Black and Latinx turnout at the polls is playing a major role in deciding a winner, especially in Texas, a state that has recently found itself in the position as a swing state.
Heading into November, Texas will be one of the biggest battleground states in the nation.
Valenzuela is the only Latina challenger running in Texas for this cycle.
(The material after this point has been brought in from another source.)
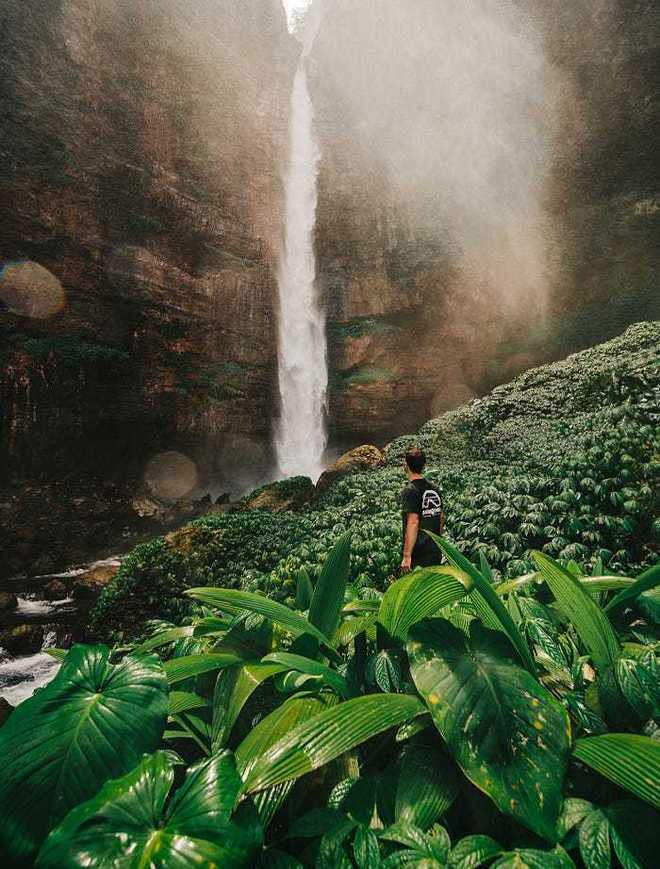 20 bức ảnh tuyệt đẹp về màu xanh lá cây giúp bạn thư giãn ngay lập tức - Ảnh 18.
If elected to Congress, she could become the first Black Latina woman elected to Congress in US history, joining Ritchie Torres in his historic win to become the first Afro-Latino man elected to Congress.
Genuinely happy to be in the company of these leaders. pic.twitter.com/cQZESh0hP9— Candace Valenzuela (@candacefor24) July 9, 2020
Data For Progress recently ran a poll commissioned by BOLD PAC, and it found Valenzuela leading Kim Olson by an 11-point gap.
In a head-to-head comparison, Valenzuela leads Olson 40% to 29%. The poll was conducted from July 2 to July 7 with a sample size of 440 likely Democratic run-off voters in their district.
Key findings in the poll revealed Valenzuela has strong support from Latino voters (55%), Black voters (42%), and women who are yet undecided, but lean more heavily towards Valenzuela as a candidate (42%).
This data is promising for Valenzuela, who trailed Olson by about ten points in Texas’ March 3 primary.
A 2018 analysis of House races by the Center for Responsive Politics found Black female candidates like Valenzuela on average raised less than half of what white female candidates raised.
“This isn’t a new story,” wrote Valenzuela in a blog post for Data for Progress.
“Women, people of color, and poor folks are used to having to work twice as hard to get half as far, but in this moment of national reckoning over race, justice, and equity, it’s time to reexamine how our current campaign finance system stifles representation and blocks change,” she continued.
The fact that Valenzuela has made it this far is a feat in itself, but these strong early results show she has the capacity to go further, win her district, and make history.